## Text provided
((

Section 2. Leave of Absence
Any employee desiring leave of absence from his/her employment shall secure written
permission from both the Union and Employer. The maximum leave of absence shall be for
ninety (90) days and may be extended for like periods. Permission for same must be secured
from both the Union and Employer. During the period of absence the employee shall not engage
in gainful employment unless there is an agreement to the contrary between the Employer and
Union. Failure to comply with this provision shall result in the complete loss of seniority rights
for the employees involved. Inability to work because of proven sickness or injury shall not
result in the loss of seniority rights.
Section 3.
Agreements between the individual Employer and the Local Union involved regarding
employees on leave of absence because of employment by the Union shall prevail.
A Union member elected or appointed to serve as a Union official shall be granted a leave of
absence during the period of employment in such position without discrimination or loss of
seniority rights and without pay.

))

## Given entries
((

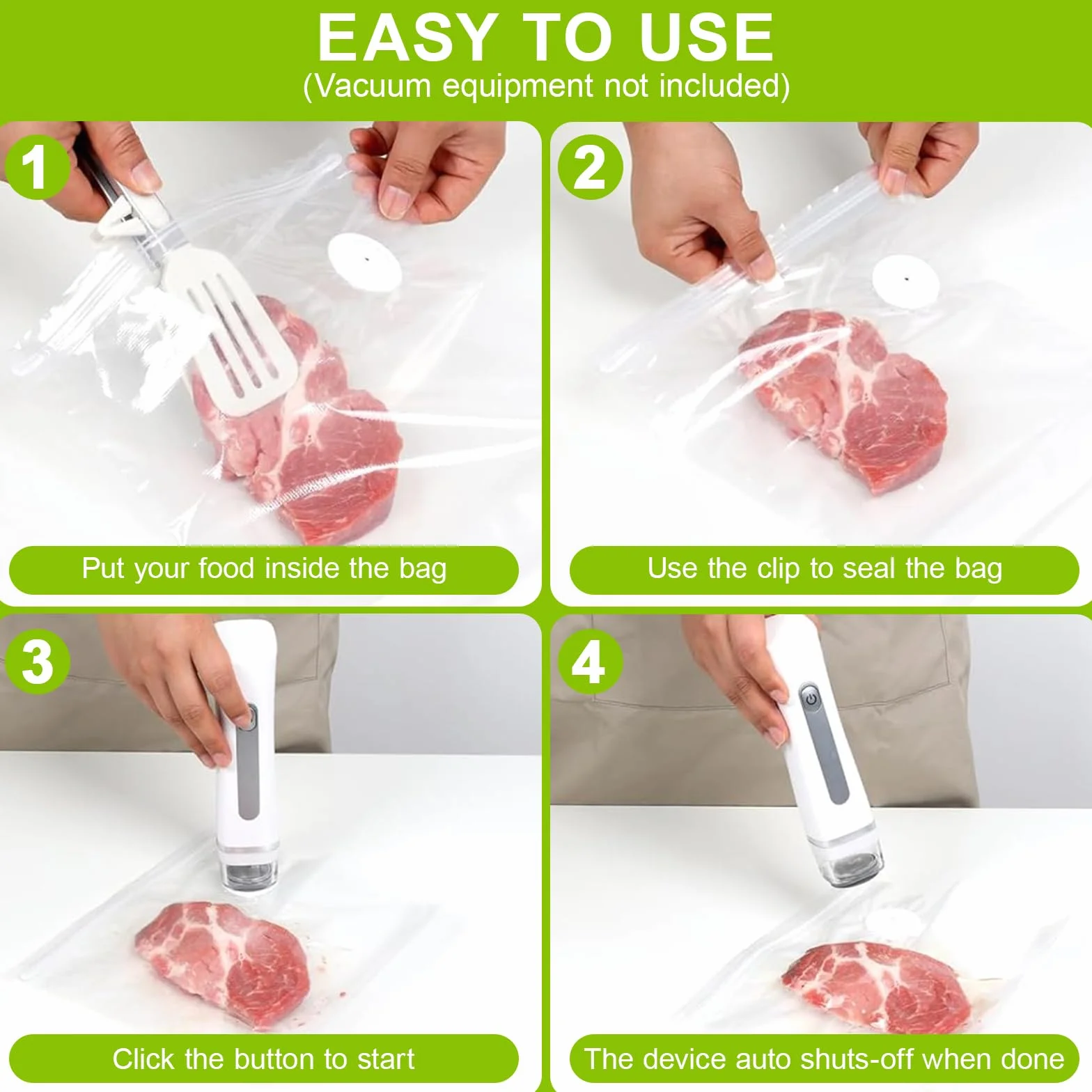 EASY TO USE
(Vacuum equipment not included)

1
Put your food inside the bag

2
Use the clip to seal the bag

3
Click the button to start

4
The device auto shuts-off when done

))

## Questions
1 - In the leave-of-absence provisions, what is the maximum length of a leave of absence?
2 - Translate this sentence from the leave-of-absence provisions into Spanish: "Inability to work because of proven sickness or injury shall not result in the loss of seniority rights."
3 - Please output the passage of the leave-of-absence provisions from "Section 2. Leave" up to and including "Union shall prevail.".

## Answers for this exercise
1 - Ninety (90) days.

2 - La incapacidad para trabajar debido a una enfermedad o lesión comprobada no dará lugar a la pérdida de los derechos de antigüedad.

3 -
Section 2. Leave of Absence
Any employee desiring leave of absence from his/her employment shall secure written
permission from both the Union and Employer. The maximum leave of absence shall be for
ninety (90) days and may be extended for like periods. Permission for same must be secured
from both the Union and Employer. During the period of absence the employee shall not engage
in gainful employment unless there is an agreement to the contrary between the Employer and
Union. Failure to comply with this provision shall result in the complete loss of seniority rights
for the employees involved. Inability to work because of proven sickness or injury shall not
result in the loss of seniority rights.
Section 3.
Agreements between the individual Employer and the Local Union involved regarding
employees on leave of absence because of employment by the Union shall prevail.